Adding t-bar back exercises to your workout plan is a great way to isolate specific areas for building thickness.

The angles and hand positions can be adjusted to purposefully target the mid or upper back muscles.

Below I will cover nine t-bar row variations and everything you need to know about this versatile equipment.

9 T-Bar Exercises for Your Back Muscles

1. Overhand Grip Landmine T-Bar Rows

Overhand grip landmine t-bar rows are probably the most common variation that you’ll see people doing.

This is because they focus on the entire back and only require a barbell, a lat pulldown bar, and a landmine.

However, you don’t even really need a landmine as long as you have a secure corner wall to wedge one end of the bar against.

You can also invest in a t-bar handle that’s sole purpose is hooking up to the barbell.

How to do it

  1. Secure your landmine attachment on the bottom of a power rack.
  2. Place one end of the barbell in the landmine hole.
  3. Load weight plates on the other end.
  4. Stand in front of the bar sleeve with your feet wider than shoulder-width apart.
  5. Hinge at the hips and keep your knees slightly bent.
  6. Feed the lat bar just under the barbell sleeve.
  7. Grab the handles with an overhand grip and adjust your upper body so that it’s parallel to the barbell angle.
  8. Pull the weight up using your elbows, retracting your shoulder blades as you go.
  9. Stop once your arms form a 90-degree angle.
  10. Reverse to the starting position with your arms straight.
  11. Repeat.

Overhand Grip T-Bar Row Tips

  • Maintain a neutral spine.
  • Tighten your glutes and hamstrings to secure your hips and lower back.
  • A wider grip works the upper back harder.

2. Underhand Grip Landmine T-Bar Rows

The underhand grip landmine t-bar row seems the same as the aforementioned.

However, the slight change in palm direction emphasizes the lower lats and biceps.

You’ll also have a stronger grip position, increasing your capabilities of lifting more weight.

How to do it

  1. Get your equipment all set up.
  2. Stand over the barbell on the side with weight plates.
  3. Assume an underhand grip with your hands narrower than shoulder width.
  4. Enter the hinge position.
  5. Row the bar up toward your abdomen.
  6. Extend your arms down and repeat.

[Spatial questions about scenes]
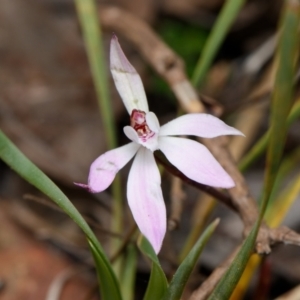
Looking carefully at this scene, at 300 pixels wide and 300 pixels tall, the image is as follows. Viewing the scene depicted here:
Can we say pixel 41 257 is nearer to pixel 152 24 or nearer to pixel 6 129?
pixel 6 129

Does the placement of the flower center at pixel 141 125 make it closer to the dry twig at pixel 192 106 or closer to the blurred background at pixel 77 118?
the dry twig at pixel 192 106

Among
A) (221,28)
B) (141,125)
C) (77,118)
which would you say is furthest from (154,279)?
(77,118)

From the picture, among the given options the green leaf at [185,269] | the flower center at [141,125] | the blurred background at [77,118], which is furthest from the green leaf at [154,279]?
the blurred background at [77,118]

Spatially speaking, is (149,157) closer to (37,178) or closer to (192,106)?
(37,178)

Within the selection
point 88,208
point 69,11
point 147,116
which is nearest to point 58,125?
point 88,208

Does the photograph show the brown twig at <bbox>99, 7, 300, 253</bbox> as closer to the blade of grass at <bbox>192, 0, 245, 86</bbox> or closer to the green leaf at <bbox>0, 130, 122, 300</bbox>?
the blade of grass at <bbox>192, 0, 245, 86</bbox>

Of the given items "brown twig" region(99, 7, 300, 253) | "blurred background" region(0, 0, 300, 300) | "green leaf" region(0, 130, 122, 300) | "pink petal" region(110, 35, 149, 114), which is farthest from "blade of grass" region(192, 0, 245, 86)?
"green leaf" region(0, 130, 122, 300)
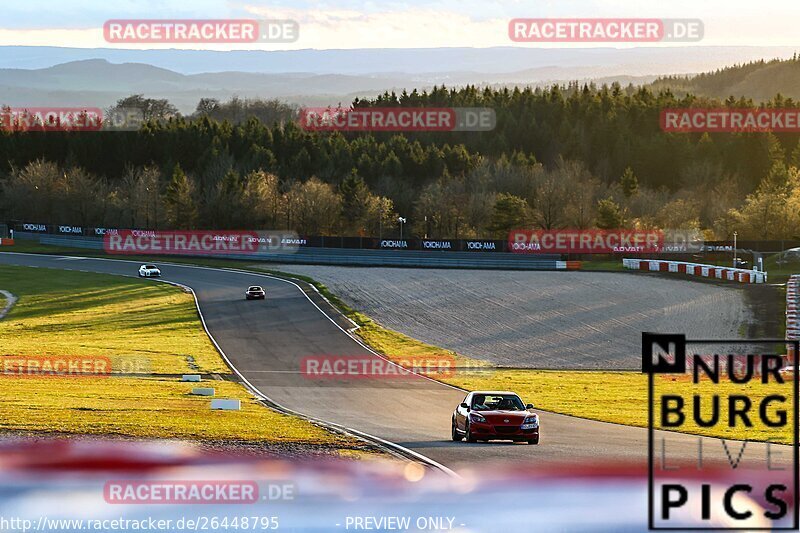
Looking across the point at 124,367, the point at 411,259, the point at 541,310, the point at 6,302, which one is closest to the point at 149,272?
the point at 6,302

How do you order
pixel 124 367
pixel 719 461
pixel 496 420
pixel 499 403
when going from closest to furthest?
1. pixel 719 461
2. pixel 496 420
3. pixel 499 403
4. pixel 124 367

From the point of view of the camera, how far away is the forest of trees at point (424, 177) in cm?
13162

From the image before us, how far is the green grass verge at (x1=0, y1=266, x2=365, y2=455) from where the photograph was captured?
25.1 meters

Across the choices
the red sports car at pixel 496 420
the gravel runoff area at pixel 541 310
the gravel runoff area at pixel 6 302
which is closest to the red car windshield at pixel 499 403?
the red sports car at pixel 496 420

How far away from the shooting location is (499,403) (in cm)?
2667

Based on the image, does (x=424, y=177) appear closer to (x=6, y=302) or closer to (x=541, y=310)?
(x=6, y=302)

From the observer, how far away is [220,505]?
1756cm

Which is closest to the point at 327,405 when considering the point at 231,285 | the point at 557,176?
the point at 231,285

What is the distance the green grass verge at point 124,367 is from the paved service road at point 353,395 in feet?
5.20

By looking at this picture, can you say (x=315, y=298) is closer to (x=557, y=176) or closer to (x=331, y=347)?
(x=331, y=347)

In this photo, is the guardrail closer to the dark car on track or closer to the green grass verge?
the green grass verge

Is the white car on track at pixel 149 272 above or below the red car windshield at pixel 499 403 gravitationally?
above

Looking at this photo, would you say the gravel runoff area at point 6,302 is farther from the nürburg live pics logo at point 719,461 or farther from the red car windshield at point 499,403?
the nürburg live pics logo at point 719,461

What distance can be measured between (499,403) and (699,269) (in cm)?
6362
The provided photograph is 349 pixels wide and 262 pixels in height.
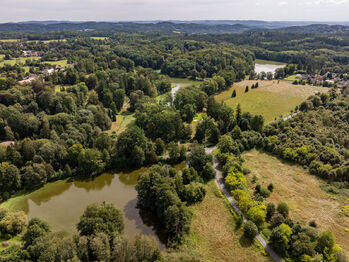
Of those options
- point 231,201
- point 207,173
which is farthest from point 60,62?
point 231,201

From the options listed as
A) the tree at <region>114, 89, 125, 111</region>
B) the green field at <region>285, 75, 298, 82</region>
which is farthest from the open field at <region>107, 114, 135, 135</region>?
the green field at <region>285, 75, 298, 82</region>

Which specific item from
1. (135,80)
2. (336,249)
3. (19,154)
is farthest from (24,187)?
(135,80)

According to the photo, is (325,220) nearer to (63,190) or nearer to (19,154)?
(63,190)

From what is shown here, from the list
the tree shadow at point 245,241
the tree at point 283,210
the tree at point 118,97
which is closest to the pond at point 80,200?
the tree shadow at point 245,241

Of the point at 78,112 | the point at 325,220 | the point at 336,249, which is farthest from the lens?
the point at 78,112

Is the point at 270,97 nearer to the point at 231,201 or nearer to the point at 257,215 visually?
the point at 231,201

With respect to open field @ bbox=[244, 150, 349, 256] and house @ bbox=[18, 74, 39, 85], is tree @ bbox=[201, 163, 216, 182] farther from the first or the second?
house @ bbox=[18, 74, 39, 85]
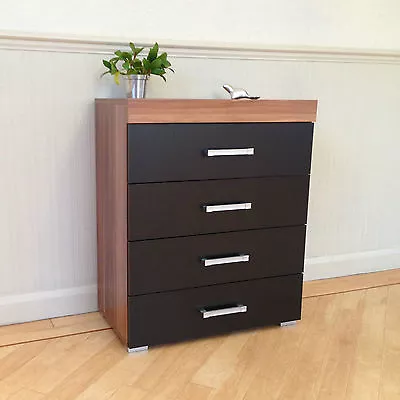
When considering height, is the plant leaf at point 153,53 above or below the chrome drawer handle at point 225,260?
above

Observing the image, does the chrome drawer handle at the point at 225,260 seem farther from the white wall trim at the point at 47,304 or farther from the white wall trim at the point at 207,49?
the white wall trim at the point at 207,49

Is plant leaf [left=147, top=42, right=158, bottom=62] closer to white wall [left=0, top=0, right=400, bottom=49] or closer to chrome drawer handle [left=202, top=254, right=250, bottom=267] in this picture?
white wall [left=0, top=0, right=400, bottom=49]

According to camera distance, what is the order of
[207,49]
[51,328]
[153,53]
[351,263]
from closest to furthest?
1. [153,53]
2. [51,328]
3. [207,49]
4. [351,263]

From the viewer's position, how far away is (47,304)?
1.99m

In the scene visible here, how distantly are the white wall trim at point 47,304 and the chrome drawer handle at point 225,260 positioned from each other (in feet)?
1.69

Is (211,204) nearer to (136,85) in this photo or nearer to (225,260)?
(225,260)

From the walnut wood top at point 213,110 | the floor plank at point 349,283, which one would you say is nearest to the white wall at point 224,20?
the walnut wood top at point 213,110

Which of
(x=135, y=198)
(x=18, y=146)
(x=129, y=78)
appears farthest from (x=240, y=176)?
(x=18, y=146)

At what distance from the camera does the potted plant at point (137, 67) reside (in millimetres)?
1796

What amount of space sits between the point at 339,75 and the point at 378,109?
0.85ft

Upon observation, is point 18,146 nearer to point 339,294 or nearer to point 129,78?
point 129,78

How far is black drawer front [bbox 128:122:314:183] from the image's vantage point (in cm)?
162

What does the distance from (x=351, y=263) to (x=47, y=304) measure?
4.42 ft

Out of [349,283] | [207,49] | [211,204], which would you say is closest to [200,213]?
[211,204]
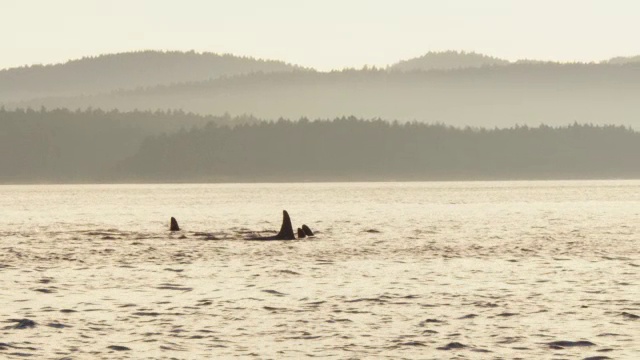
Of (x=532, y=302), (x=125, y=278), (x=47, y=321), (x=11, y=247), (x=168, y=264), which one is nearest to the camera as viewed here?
(x=47, y=321)

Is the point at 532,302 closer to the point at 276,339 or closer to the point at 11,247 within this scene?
the point at 276,339

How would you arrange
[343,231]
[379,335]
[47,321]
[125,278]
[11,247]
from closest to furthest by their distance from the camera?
1. [379,335]
2. [47,321]
3. [125,278]
4. [11,247]
5. [343,231]

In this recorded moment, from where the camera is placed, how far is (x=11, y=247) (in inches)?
2279

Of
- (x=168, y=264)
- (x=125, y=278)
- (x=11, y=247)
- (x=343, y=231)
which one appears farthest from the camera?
(x=343, y=231)

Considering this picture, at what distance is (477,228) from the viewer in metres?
82.3

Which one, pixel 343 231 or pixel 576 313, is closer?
pixel 576 313

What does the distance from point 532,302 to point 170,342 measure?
11.7 metres

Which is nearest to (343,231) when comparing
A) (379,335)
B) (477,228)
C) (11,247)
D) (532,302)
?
(477,228)

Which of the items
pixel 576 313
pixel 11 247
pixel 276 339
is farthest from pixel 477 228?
pixel 276 339

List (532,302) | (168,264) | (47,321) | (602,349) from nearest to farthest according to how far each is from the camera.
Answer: (602,349), (47,321), (532,302), (168,264)

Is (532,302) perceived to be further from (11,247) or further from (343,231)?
(343,231)

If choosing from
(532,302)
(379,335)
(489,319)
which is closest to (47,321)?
(379,335)

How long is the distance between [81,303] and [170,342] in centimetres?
828

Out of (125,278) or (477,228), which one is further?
(477,228)
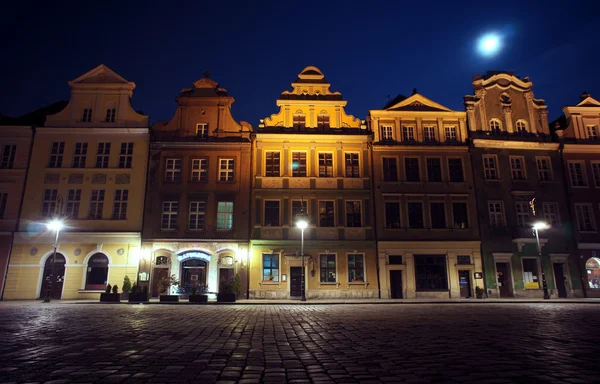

§ STATED GOAL A:
Answer these from the t-bar row text:
(i) Which muscles does the underhand grip emphasize?
(ii) At what point should you stop pulling the weight up in the overhand grip row?
(iii) What can you use instead of a landmine?
§ STATED GOAL B: Write the next part of the t-bar row text, picking up after its final step.

§ WRITTEN RESPONSE A:
(i) The lower lats and biceps.
(ii) Once your arms form a 90-degree angle.
(iii) A secure corner wall to wedge one end of the bar against.

§ WRITTEN RESPONSE B:
Underhand Grip Tips

  • Avoid squeezing the handles too hard, as this may overstress the biceps.

3. Dead Stop Landmine T-Bar Rows

For you, strength junkies, incorporating a dead stop into your t-bar rows can be beneficial for increasing power and core stability.

They’re also a good way to practice proper form since the resistance will be eased after the eccentric phase between every rep.

This helps you re-brace the muscles for powerful and thoughtful concentric pulls.

How to do it

  1. Begin in the same starting position as the previous two.
  2. Grab the handles with your grip of choice.
  3. Tighten your back and core muscles.
  4. With your arms extended, lift the weight off the floor, toward your belly button.
  5. Reverse the motion by lowering the weight plates to the floor.

Dead Stop Tips

  • Start with a lighter weight and avoid using unnecessary momentum/leg drive.

4. Chest-Supported Landmine T-Bar Rows

Having chest support during your t-bar rows helps support your spine since it’ll be in a more stable position.

This isn’t the most effective exercise for hitting the lats, however, there will be high activation from the biceps and upper back.

It’s a decent alternative for those who may not have access to the traditional machine.

How to do it

  1. Set an adjustable bench to 45 degrees.
  2. Move it so the elevated end is in front of your t-bar handles.
  3. Lie prone with your legs extended back, and toes pressed firmly into the ground.
  4. Your shoulders should be directly over the edge of the bench.
  5. Grab the handles slightly wider than shoulder width.
  6. Pull them toward your chest. That’s one rep.
  7. Reverse until your arms are fully extended.
  8. Repeat.

Chest-Supported Landmine T-Bar Row Tips

  • Maintain a slight bend in your knees to avoid lower back strain.

5. Lever T-Bar Row Machine

This is a classic version of the movement that was sworn by in the Golden Era of bodybuilding.

There is no support for the lever machine since this is a standing hip hinge/rowing movement.

It is crucial to maintain a proper position.

When doing the lever t-bar row stand so that your body weight is evenly distributed on your feet.

Maybe even slightly heel dominant, just try not to sink your buttocks too far backward.

Also, ensure your back remains neutral the entire time and avoid rounding over.

How to do it

  1. Stack your preferred amount of weight on the loading sleeve.
  2. Stand on the footplates.
  3. Lean your torso forward.
  4. Bend down to grip the handles roughly the width of your shoulders.
  5. Hinge your hips with your knees slightly bent.
  6. Drive the weight upwards, making sure your elbows are tucked close to your sides.
  7. Stop once the handle touches or is close to your abdomen.
  8. Slowly lower the bar to the start by extending your elbows straight.

Lever T-Bar Row Machine Tips

  • Keep your upper body at an angle between 30-45 degrees in correlation with the floor.
  • Squeezing your glutes will assist in holding a solid base.
  • Direct your gaze forward.

6. Lying T-Bar Row Machine

The lying t-bar row machine is my personal favorite.

It feels a lot more comfortable than number five.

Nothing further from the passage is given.